### PASSAGE FOR REVIEW:
__________________________________________________

Tuesday, July 12, 2005

there is nothing i am worse at than being bad

and this statement totally takes on two meanings...

1- i am awful at breaking the rules. even little illegal things make me shudder with guilt. like smoking a joint in a club in london. when my friend pulled one out, i was sure i was soon to be deported. somehow it didn't click that all the people around me might be on far worse chemical yummies. but i did it (peer pressure!) and managed to somehow escape the radar of scotland yard. and they call themselves police!
i am always the first to be the voice of common sense, the parent if you will. i would never dream of driving even after only two beers. i feel really anxious every time i am standing even relatively close to private property signs (a sure sign i am an american, according to some of my british friends). in high school, when my friends would go hang out at night at the town pool, or skipped school, i was always the one they had to drag along kicking and screaming.

__________________________________________________

### EXERCISE REQUIREMENTS:
Could you transcribe the blog post about being bad at breaking rules word for word, starting with "1- i am awful" and going on through "call themselves police!"?

### DATA SHOWN:

__________________________________________________

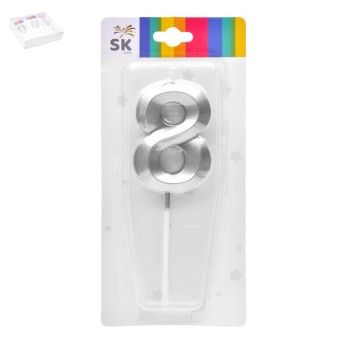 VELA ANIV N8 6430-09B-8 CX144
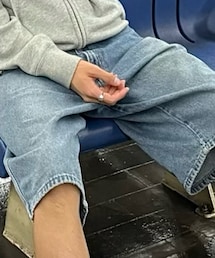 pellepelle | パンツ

__________________________________________________

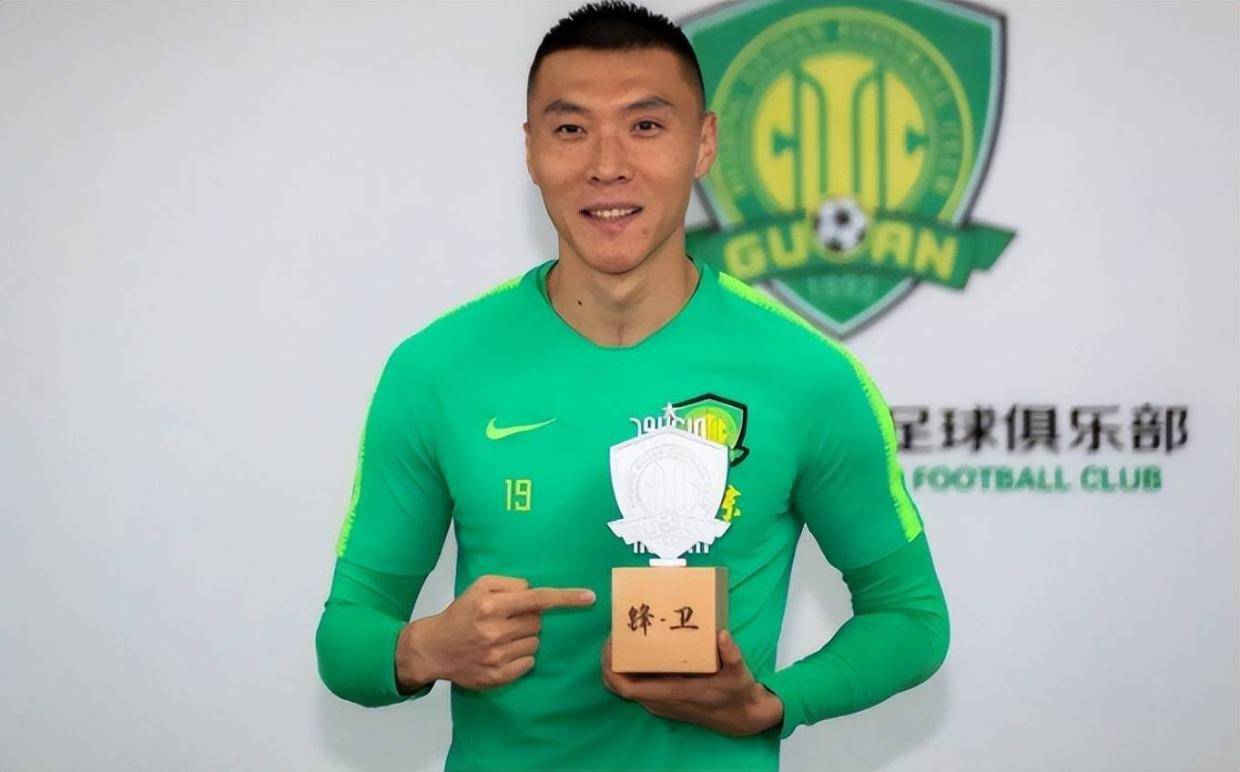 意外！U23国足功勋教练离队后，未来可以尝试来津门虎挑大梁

__________________________________________________

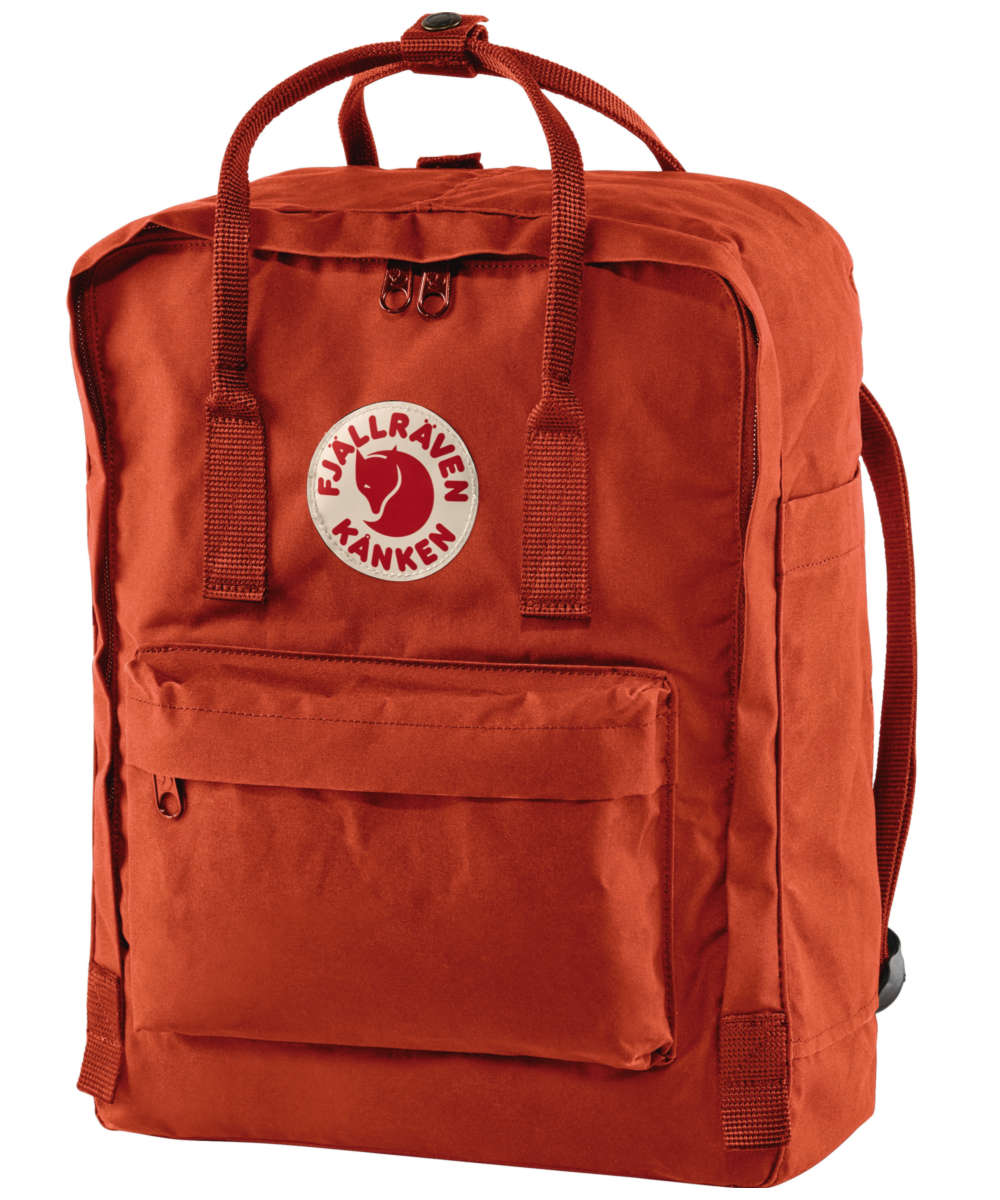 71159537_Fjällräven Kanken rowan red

__________________________________________________

### TASK OUTPUT:
1- i am awful at breaking the rules. even little illegal things make me shudder with guilt. like smoking a joint in a club in london. when my friend pulled one out, i was sure i was soon to be deported. somehow it didn't click that all the people around me might be on far worse chemical yummies. but i did it (peer pressure!) and managed to somehow escape the radar of scotland yard. and they call themselves police!